Maka, menjadi sadar diri adalah syarat awal untuk membangun relasi yang sehat. Kepemimpinan bukan tentang pencitraan, melainkan tentang kehadiran. Dan kehadiran yang sejati hanya mungkin jika seseorang terlebih dahulu hadir bagi dirinya sendiri.
2. Mengelola Emosi: Kekuatan yang Menghidupkan atau Meluluhlantakkan
Dalam satu rapat dewan guru, Ibu Sari --- kepala sekolah di sebuah SMP negeri di pinggiran kota --- pernah marah besar karena merasa tidak dihargai. Ia meninggalkan ruang rapat tanpa kata. Esoknya, beberapa guru mengajukan mutasi. Kejadian itu membuatnya merenung dalam. Ia lalu mengikuti pelatihan manajemen emosi, dan menyadari betapa kuatnya dampak emosinya terhadap orang lain.
Mengelola emosi bukan berarti menekan atau menyembunyikan perasaan, melainkan mengakui, memahami, dan mengekspresikannya secara tepat. Emosi seperti marah, kecewa, dan takut adalah sinyal. Bila dikenali dengan bijak, ia bisa menjadi pintu masuk untuk memahami masalah yang lebih dalam --- baik dalam diri sendiri maupun organisasi.
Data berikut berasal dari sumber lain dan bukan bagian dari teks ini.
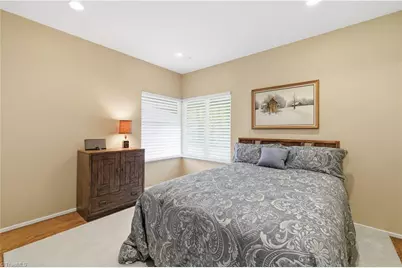 501 W Poplar Ridge Court, Greensboro, NC 27455 - Photo 33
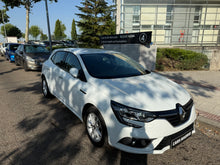 Cargar imagen en el visor de la galería, RENAULT Megane Bose Tce GPF 103 kW 140CV EDC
Daniel Goleman menyebut pengelolaan diri (self-regulation) sebagai inti dari kepemimpinan yang stabil dan efektif. Pemimpin yang mampu mengelola emosinya akan lebih tahan terhadap tekanan, tidak mudah reaktif, dan mampu menciptakan suasana kerja yang kondusif (Goleman, 1995).
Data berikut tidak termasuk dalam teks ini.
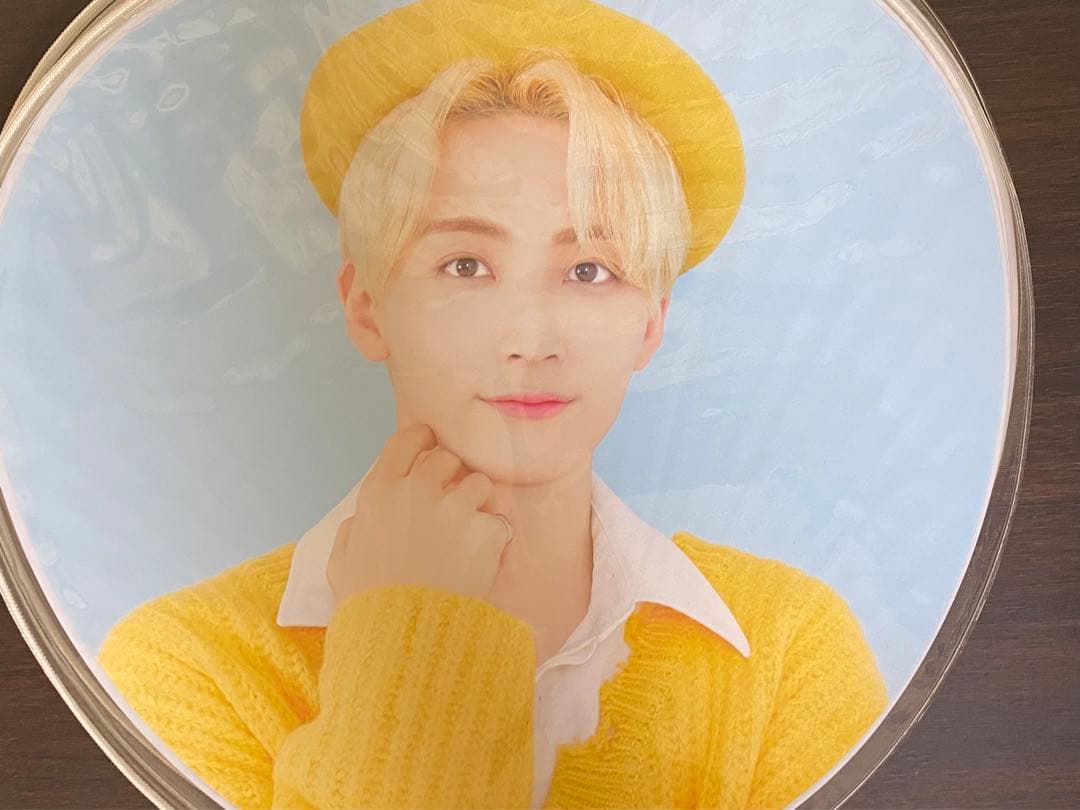 Seventeen  アルバムまとめ売り CD 全トレカ有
Di sekolah, emosi kepala sekolah bagaikan gelombang yang menyebar ke seluruh penjuru. Emosi positif bisa membangun semangat dan kebersamaan. Sebaliknya, emosi negatif yang tidak dikelola bisa menciptakan atmosfer penuh ketegangan. Inilah mengapa pengelolaan emosi bukanlah urusan personal semata, tetapi juga tanggung jawab sosial.
Menjadi pemimpin berarti siap menghadapi badai tanpa menjadi badai itu sendiri. Ini bukan soal menahan diri secara artifisial, melainkan menumbuhkan kedewasaan emosional melalui refleksi dan latihan batin yang terus menerus.
3. Empati sebagai Nafas Kepemimpinan Sekolah
Empati bukanlah kelembutan semata, tetapi kekuatan transformatif. Ketika seorang kepala sekolah mendengar cerita siswa yang kehilangan orang tuanya, atau guru yang tengah mengalami tekanan keluarga, dan mampu hadir dengan tulus --- tanpa menghakimi, tanpa buru-buru memberi solusi --- di situlah empati bekerja.
Empati memungkinkan pemimpin membangun hubungan autentik. Ini bukan relasi vertikal penuh kekuasaan, melainkan jejaring horizontal yang mengikat komunitas sekolah dalam kepercayaan. Di lingkungan seperti ini, guru merasa dihargai, siswa merasa didengar, dan perubahan menjadi mungkin karena semua merasa memiliki.
Penelitian membuktikan bahwa kepemimpinan yang berbasis empati meningkatkan loyalitas dan motivasi kerja (Avolio & Gardner, 2005). Dalam konteks pendidikan, empati juga menciptakan ruang aman bagi tumbuhnya inovasi dan keberanian mencoba hal baru.